— START OF EXCERPT PROVIDED —
Registered User
Registered User

Reputation: 265

Use sed to print matching lines

Sample data in a stackoverflow.csv file I have:

foo
foo
foo
foo
bar
bar
bar
bar
baz
baz
baz
baz

I know with sed -n /foo/p stackoverflow.csv > foo.csv

I'll get all records matching foo directed to that file, but I don't want to specify the matching pattern on the cli, I'd rather put it in a script and have all records (foo, bar and baz) sent to their own file.

Basically this in a script:

sed -n /foo/p stackoverflow.csv > foo.csv
sed -n /bar/p stackoverflow.csv > bar.csv
sed -n /baz/p stackoverflow.csv > baz.csv

Like this:

#!/bin/sh
sleep 2
sed -n /foo/p > foo.csv
sed -n /bar/p > bar.csv
sed -n /baz/p > baz.csv

This creates the files but they're all empty. Also, if the script were to have just one print statement, it works.
— END OF EXCERPT PROVIDED —
OBJECTIVE:
Extend the sed forum post, picking up right after its final sentence. The listing after this point is separate from the sed forum post.
— START OF RECORDS PROVIDED —
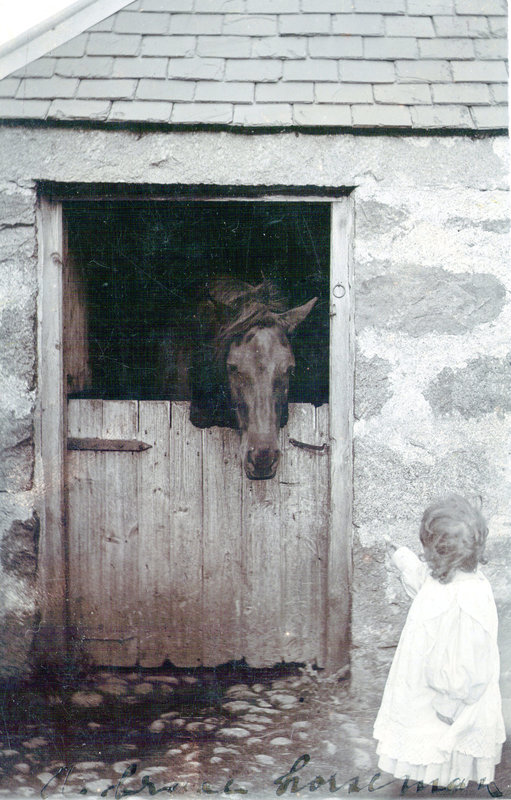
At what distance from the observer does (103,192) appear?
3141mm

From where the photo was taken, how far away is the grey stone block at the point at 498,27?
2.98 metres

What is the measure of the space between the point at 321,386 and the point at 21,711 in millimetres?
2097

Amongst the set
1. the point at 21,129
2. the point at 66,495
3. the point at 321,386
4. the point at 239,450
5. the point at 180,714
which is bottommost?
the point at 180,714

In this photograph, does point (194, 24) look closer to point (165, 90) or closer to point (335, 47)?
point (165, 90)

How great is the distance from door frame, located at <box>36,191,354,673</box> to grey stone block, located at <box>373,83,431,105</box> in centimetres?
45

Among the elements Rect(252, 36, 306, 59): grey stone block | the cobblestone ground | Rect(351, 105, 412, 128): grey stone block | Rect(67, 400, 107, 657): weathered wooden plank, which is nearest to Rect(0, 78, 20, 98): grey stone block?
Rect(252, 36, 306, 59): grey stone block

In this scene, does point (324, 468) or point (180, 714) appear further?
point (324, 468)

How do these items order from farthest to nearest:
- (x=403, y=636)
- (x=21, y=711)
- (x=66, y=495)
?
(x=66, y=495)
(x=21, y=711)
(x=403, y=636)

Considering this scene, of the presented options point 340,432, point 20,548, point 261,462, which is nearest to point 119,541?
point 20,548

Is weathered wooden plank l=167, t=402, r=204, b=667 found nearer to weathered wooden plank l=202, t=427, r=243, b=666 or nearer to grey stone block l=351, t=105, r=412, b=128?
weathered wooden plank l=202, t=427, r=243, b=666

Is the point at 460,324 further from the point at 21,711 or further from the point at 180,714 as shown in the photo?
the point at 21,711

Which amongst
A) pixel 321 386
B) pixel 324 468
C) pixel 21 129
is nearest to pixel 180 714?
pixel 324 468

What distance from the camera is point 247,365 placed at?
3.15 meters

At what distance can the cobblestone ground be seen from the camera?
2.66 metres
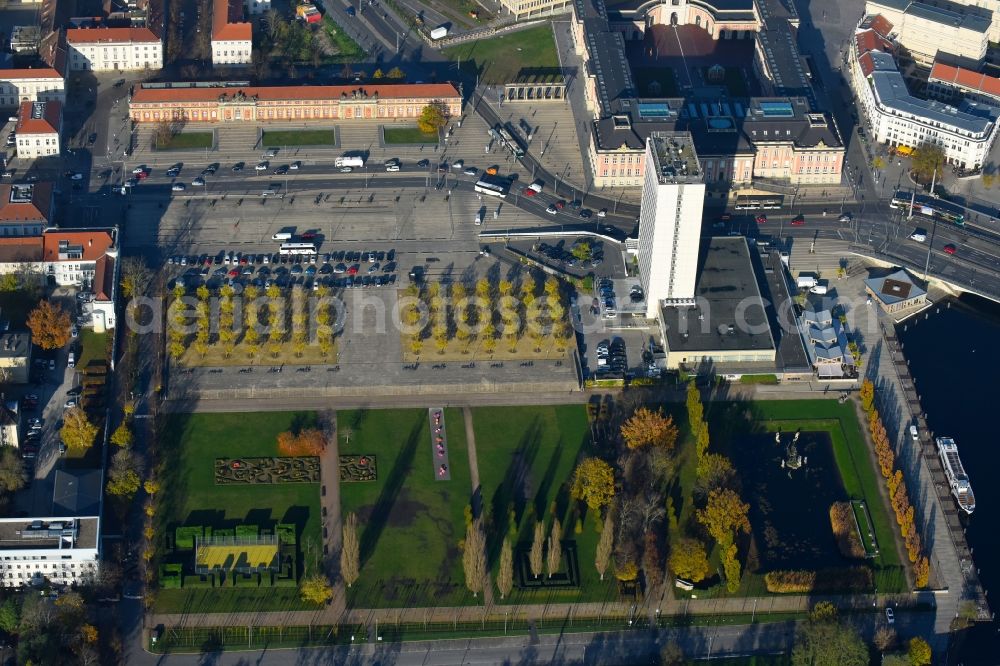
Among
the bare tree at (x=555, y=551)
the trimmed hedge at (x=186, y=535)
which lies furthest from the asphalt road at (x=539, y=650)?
— END OF RECORDS PROVIDED —
ANSWER TO THE TASK:
Any input?

Upvotes: 2

Views: 10683

Answers (3)

tripleee
tripleee

Reputation: 189397

The w command in sed allows you to write to a named file.

sed -n -e '/foo/wfoo.csv' -e '/bar/wbar.csv' \
    -e '/baz/wbaz.csv' stackoverflow.csv

Not all sed dialects accept multiple -e arguments; a multi-line string with the commands separated by newlines may be the most portable solution.

sed -n '/foo/wfoo.csv
    /bar/wbar.csv
    /baz/wbaz.csv' stackoverflow.csv

This examines the input file just once, and writes out the matching lines as it proceeds through the file.

To create a script which accepts one or more file names as arguments, replace the hard-coded file name with "$@".

#!/bin/sh
sed -n ... "$@"

Upvotes: 0

Amit
Amit

Reputation: 20456

You missed the input filename

#!/bin/sh
sleep 2
sed -n /foo/p stackoverflow.csv > foo.csv
sed -n /bar/p stackoverflow.csv > bar.csv
sed -n /baz/p stackoverflow.csv > baz.csv

You can provide input file as an argument to your script, in that case change the script to read an argument and pass it to the sed command. Run the script like this: ./script.sh input_filename, where you can specify different input files as argument.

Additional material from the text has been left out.